• **WHAT IS EXPECTED**
Beginning with the line that holds "United States, site maine-difw-vol1_baker4_1, 2023-02-16" in the data below, give again every line through the one that holds "common name: canada jay", exactly as written.

• **DATA FOR REVIEW**
- Opening Delimiter -

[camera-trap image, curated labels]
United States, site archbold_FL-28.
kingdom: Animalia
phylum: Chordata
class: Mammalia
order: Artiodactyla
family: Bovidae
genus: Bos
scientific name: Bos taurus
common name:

- Closing Delimiter -
- Opening Delimiter -

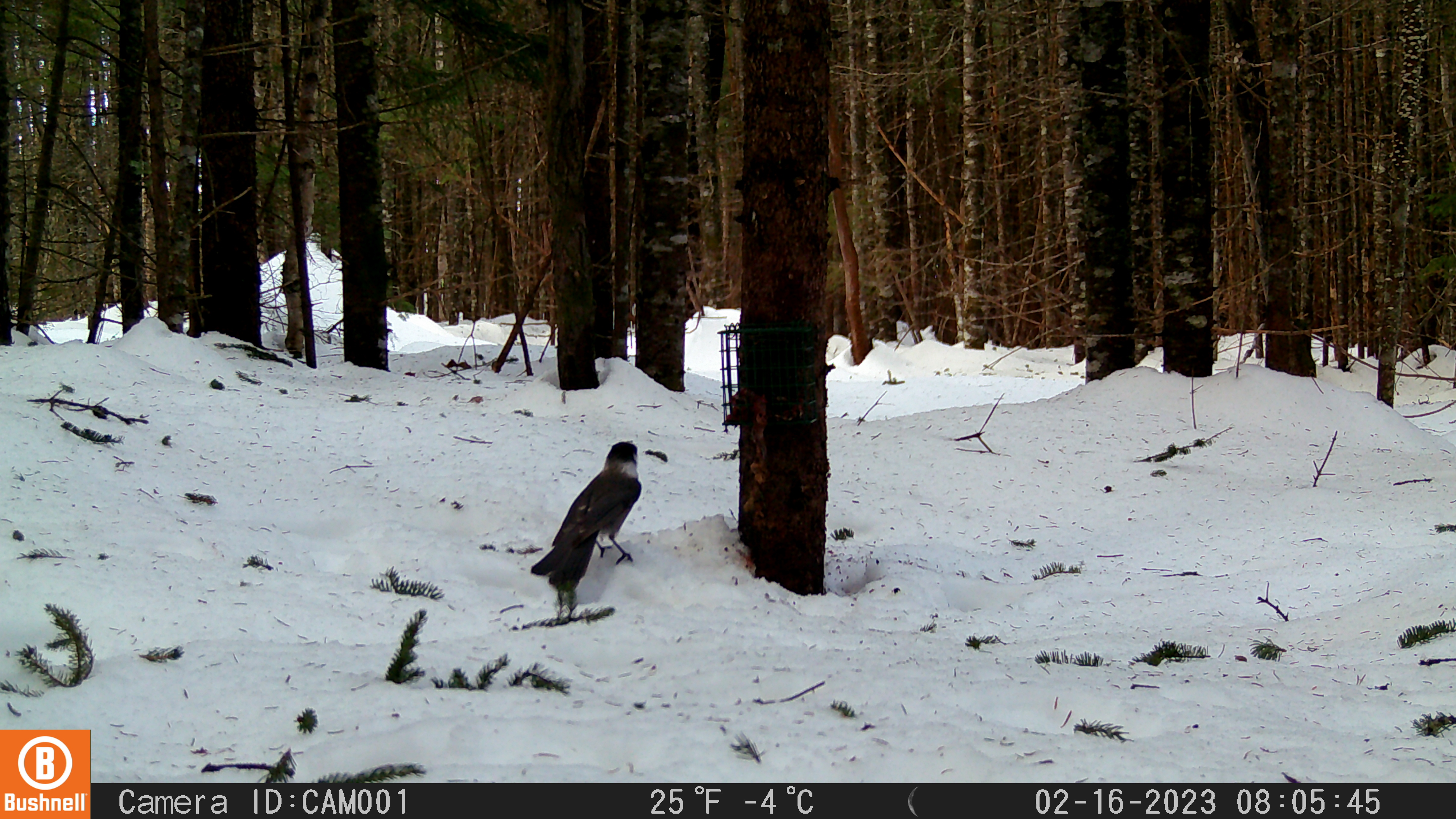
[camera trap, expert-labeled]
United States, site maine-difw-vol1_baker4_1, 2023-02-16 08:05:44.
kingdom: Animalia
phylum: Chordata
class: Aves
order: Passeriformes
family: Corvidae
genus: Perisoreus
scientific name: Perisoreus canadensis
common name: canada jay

- Closing Delimiter -

• **RESULT OF THIS EXERCISE**
United States, site maine-difw-vol1_baker4_1, 2023-02-16 08:05:44.
kingdom: Animalia
phylum: Chordata
class: Aves
order: Passeriformes
family: Corvidae
genus: Perisoreus
scientific name: Perisoreus canadensis
common name: canada jay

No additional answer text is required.